Stefan Falke: I started La Frontera in the fall of 2008. I wanted to find out if there was a normal and cultural life along the border despite all the bad news that reached us about the violence in most cities there. I simply was interested what life in the shadow of the border looked like and if it was as bad as the news media wanted us to believe.
LCM: You’re a German immigrant to the US, and you live in Brooklyn. How did you become so interested in a subject so far away?
SF: I grew up in Germany and moved to New York at the age of 30, and the border between East and West Germany had a huge impact on my imagination. My old hometown used to be 100 miles from the border with East Germany. Now it’s in the middle of Germany. The wall, or the disappearance of the wall, had a big effect. If you look at Berlin, the arts scene is vibrant now. Difficult humanitarian situations always produce a lot of art. People need to find a way to express themselves. I wondered if that was true in the case of the US–Mexico border wall too.

Painter Mark Clark in Brownsville, Texas
LCM: Why did you feel it was an important topic to pursue?
SF: I believe constantly negative news about a particular region in the world turn our minds to think negatively about that region and to stop caring about the people who live there and who have normally nothing to do with the negative or violent events.
LCM: Why should we pay attention to the cultural side of troubled places?
SF: Because when we realize that a region has more to offer than we hear about in the news — like culture, every place has culture — we will start caring about the people who live there and we will value the troubled places more and be more concerned about the well-being of the people lIving and working there.

Artist ‘Panca’ Paola Villasenor in Tijuana, Mexico
LCM: Why do you think the cultural side of this region has been ignored in the US?
SF: It has been ignored to keep the fear of it up in the US. Many people — or ‘forces’ — are interested in keeping a negative image of the border region alive in order to build more walls or fences and spend more money on border patrol, etc.
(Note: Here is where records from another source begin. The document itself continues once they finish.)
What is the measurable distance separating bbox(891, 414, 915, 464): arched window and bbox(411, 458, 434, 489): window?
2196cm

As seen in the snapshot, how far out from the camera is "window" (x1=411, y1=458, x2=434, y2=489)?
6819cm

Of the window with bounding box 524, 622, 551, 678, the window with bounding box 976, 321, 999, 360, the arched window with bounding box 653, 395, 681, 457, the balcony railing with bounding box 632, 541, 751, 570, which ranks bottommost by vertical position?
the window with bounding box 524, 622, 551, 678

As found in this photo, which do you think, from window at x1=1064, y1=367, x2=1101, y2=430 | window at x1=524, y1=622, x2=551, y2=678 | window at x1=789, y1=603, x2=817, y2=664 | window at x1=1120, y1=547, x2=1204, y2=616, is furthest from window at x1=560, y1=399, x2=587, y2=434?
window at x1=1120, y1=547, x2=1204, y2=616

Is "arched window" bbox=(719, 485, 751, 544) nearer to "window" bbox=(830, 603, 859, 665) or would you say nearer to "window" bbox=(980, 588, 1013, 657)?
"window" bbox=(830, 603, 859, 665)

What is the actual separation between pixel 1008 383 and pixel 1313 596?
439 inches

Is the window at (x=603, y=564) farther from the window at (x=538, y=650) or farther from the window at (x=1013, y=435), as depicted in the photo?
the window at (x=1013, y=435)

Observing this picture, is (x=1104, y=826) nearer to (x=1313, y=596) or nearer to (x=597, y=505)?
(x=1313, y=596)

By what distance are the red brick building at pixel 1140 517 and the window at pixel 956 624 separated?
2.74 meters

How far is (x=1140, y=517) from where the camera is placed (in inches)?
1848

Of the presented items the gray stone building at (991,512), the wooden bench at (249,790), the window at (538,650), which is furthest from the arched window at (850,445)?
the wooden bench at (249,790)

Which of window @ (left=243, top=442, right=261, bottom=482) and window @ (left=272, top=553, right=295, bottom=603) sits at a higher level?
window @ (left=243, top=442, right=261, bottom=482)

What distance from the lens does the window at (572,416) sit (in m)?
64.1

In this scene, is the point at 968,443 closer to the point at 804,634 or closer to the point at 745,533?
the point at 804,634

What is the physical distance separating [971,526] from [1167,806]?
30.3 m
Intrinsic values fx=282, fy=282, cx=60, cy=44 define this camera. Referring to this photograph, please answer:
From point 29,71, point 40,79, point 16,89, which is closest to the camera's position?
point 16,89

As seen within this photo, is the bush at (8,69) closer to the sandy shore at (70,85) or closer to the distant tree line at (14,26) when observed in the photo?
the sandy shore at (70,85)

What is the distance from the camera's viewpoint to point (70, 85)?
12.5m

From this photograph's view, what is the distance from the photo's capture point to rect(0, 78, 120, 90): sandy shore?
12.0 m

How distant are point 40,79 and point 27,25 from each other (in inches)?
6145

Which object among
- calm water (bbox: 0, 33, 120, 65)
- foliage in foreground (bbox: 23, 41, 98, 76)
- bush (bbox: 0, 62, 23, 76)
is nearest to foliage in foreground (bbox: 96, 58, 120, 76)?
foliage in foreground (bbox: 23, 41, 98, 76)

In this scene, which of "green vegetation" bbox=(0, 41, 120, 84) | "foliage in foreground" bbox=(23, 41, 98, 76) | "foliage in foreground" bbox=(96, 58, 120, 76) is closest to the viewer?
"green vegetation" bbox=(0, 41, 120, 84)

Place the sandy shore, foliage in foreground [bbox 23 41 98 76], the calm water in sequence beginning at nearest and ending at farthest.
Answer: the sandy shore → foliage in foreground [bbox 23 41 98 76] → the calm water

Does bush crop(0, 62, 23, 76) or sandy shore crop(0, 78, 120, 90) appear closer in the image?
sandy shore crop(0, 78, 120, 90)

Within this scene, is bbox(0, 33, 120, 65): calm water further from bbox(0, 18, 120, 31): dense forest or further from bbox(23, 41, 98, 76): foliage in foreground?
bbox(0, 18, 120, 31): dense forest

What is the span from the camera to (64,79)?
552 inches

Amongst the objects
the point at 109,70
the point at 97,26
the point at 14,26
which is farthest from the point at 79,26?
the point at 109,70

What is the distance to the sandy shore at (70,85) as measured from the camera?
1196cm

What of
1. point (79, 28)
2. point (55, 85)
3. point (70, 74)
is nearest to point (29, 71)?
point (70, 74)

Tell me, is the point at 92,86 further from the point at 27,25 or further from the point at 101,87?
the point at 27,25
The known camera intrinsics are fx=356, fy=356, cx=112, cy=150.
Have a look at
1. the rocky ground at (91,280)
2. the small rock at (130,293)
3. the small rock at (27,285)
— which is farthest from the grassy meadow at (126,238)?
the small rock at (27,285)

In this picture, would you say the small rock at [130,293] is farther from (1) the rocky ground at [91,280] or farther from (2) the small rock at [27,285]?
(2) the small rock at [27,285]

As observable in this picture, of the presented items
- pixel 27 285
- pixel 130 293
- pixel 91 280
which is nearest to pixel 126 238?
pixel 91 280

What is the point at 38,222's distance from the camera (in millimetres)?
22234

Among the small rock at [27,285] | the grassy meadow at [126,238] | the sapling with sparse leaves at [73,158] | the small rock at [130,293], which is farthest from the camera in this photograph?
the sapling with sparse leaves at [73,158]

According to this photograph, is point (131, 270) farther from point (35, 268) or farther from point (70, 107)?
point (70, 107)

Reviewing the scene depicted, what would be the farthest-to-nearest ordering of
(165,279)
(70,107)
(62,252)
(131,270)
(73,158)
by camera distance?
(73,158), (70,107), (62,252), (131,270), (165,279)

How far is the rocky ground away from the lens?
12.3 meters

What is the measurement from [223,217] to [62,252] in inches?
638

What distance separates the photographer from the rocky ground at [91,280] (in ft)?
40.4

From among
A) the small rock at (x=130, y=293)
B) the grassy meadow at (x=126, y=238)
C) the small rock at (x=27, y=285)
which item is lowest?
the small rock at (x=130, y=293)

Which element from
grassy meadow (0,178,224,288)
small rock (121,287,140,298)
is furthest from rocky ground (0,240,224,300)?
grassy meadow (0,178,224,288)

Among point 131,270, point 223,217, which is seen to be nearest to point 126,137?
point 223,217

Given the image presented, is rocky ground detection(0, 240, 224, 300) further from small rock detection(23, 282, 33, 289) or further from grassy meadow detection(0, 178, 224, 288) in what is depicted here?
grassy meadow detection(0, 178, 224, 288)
And the more negative its image, the less questions we ask about what exactly is going on in that region.
LCM: Are you saying news about the violence is exaggerated?
SF: I’m not denying any of the violence. But at the same time, the violence is created by a few people who disturb the whole society. And it shifts. It’s getting better in some places and worse in others. People still talk about the violence in Tijuana and Juarez, which today, in my opinion, is not really true anymore. It’s going more east today. When we talk about violent cities these days, we usually point at the wrong ones.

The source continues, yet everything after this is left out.